Reconnaissance
Il y a environ un an, j'indiquais que l'entreprise pour laquelle je travaillais avait été vendue, mais – du moins l'espérai-je – cela ne devait pas changer grand chose.
Las ! Ce fut une hécatombe.
Le nouveau propriétaire – flanqué de son adjoint – prit un malin[1] plaisir à déstabiliser, contredire, humilier, désorienter le personnel, en commençant par les cadres, de sorte que peu à peu les rangs se clairsemèrent : de dépression en arrêt de travail, d'arrêt de travail en démission les uns après les autres, plus de la moitié de l'équipe disparut, remplacés par des jeunots sans expérience. La tactique était rodée, mais naïfs, nul de nous n'était préparé à ce genre de "management" visant à dégager les salariés sans avoir à licencier.
Et nul ne sut réagir.
Moi non plus.
Au bout de quelques mois de ce régime, totalement dérouté, je démissionnai.
Sans la moindre compensation, sans le moindre droit. Juste, "rester en vie".
Alors, pourquoi parler de "reconnaissance" ?
Parce que, depuis cette date, je n'ai jamais manqué de travail. Curieusement, aucune de mes recherches d'emploi n'aboutit directement, mais chaque fois que j'avais un "creux" qui s'annonçait, tel ami, telle connaissance me sollicitait pour me proposer quelques jours de travail ici, quelques autres là... Et j'ai ainsi passé l'été à travailler comme un forcené (quand "on" vous a fait comprendre que vous ne valez rien, il y a une certaine satisfaction à constater que, en fait, vous êtes encore bel et bien opérationnel). Charpente, maçonnerie, entretien de jardins, nettoyage de bâtiment d'élevage, désherbage de culture...

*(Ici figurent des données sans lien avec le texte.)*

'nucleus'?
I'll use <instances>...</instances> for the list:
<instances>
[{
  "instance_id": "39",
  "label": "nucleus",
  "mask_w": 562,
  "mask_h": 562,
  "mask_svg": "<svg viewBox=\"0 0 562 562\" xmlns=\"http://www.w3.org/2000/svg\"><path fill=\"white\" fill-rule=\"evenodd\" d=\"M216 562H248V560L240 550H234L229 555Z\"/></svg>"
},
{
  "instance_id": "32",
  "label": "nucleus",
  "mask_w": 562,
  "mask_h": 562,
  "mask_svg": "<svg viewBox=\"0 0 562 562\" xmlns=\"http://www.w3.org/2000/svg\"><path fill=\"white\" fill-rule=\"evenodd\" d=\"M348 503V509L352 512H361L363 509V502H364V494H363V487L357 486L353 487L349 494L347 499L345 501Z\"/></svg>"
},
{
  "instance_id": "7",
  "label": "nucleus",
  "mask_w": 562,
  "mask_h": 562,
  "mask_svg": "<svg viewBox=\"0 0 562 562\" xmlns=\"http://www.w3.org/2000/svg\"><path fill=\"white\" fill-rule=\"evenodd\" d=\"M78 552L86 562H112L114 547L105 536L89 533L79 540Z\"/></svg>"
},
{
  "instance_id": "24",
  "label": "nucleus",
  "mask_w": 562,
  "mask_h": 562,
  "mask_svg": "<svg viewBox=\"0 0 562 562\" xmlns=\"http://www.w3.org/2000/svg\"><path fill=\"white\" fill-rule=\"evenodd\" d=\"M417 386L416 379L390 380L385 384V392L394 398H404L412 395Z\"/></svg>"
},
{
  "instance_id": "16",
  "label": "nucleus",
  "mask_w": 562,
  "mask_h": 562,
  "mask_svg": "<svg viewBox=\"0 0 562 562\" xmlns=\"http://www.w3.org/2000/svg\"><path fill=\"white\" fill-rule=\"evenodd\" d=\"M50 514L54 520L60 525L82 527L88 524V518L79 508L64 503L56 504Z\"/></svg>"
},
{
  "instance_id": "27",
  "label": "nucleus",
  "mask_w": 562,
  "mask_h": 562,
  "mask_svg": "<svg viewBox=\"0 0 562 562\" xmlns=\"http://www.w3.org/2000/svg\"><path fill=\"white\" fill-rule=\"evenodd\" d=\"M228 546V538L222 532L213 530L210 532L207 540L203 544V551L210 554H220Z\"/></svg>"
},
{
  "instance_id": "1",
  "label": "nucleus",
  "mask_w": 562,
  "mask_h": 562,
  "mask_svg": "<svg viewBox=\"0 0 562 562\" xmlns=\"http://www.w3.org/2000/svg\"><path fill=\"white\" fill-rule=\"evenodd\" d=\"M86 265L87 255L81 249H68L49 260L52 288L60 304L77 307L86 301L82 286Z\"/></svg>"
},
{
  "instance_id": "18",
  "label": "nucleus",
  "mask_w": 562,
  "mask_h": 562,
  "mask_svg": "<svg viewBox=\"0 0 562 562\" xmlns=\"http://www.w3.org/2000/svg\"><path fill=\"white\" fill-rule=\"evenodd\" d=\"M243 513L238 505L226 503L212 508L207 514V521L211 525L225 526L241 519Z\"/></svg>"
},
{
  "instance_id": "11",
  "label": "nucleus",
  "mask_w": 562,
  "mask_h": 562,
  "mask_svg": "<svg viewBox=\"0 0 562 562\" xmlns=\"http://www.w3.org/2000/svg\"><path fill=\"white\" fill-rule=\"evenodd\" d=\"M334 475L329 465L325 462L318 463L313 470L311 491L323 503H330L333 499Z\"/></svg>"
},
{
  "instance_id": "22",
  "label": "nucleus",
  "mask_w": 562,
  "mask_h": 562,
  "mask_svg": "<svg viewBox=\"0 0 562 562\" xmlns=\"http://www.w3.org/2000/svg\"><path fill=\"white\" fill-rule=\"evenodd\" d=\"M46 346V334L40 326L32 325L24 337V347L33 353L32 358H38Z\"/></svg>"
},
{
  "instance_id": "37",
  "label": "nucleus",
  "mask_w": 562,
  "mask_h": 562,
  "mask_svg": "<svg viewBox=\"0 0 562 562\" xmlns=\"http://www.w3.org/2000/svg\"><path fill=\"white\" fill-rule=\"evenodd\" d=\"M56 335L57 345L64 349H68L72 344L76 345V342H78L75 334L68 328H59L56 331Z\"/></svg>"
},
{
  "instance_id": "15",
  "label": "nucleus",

Et un jour, alors que je me préparais à postuler à un emploi, je reçois un SMS : un ami me sollicitait pour un remplacement de 15 jours dans sa petite entreprise, un de ses employé étant en arrêt. Ces deux semaines se transformèrent en un mois et demi, puis... en CDI.
A un âge où les instituts spécialisés me prédisaient des forts nombreux mois, voire années avant d'espérer obtenir un emploi quelque peu durable.
Alors oui, reconnaissance.
Reconnaissance envers les amis et connaissances qui – sans se concerter – m'ont proposé du travail lorsque j'en avais absolument besoin.
Reconnaissance envers ceux qui – informés – m'ont soutenus par leur amitié, présence et prière.
Reconnaissance envers ceux qui, sans être au courant, m'ont sollicité avec acharnement pour des questions relatives à Abu Qurrah... ce qui m'a contraint à garder la tête hors de l'eau.
Reconnaissance envers Dame Cigale et nos deux Cigalettes qui ont supporté mon désarroi parfois accentué.
Et, oserai-je le dire,
Reconnaissance enfin, reconnaissance surtout envers Dieu qui tant par ce "timing" étonnant dans la succession et complémentarités des emplois provisoires, par les petits encouragements (comme cette icône) m'a permis de constater sa sollicitude, et j'en avais bien besoin.
Mais ce n'est jamais sans un violent pincement au coeur, pensant à ceux qui ont souffert là et à ceux qui restent encore, que je passe devant mon ancien poste de travail, maintenant à l'abandon[2].
Notes :
[1] "malin" au sens premier du terme : "Qui est enclin à faire du mal, du tort à autrui."
[2] Je n'ai vraiment compris leur "manoeuvre" qu'après avoir démissionné, lorsque j'ai appris que dès le lendemain ils avaient supprimé mon poste : c'était là leur objectif depuis le début me concernant.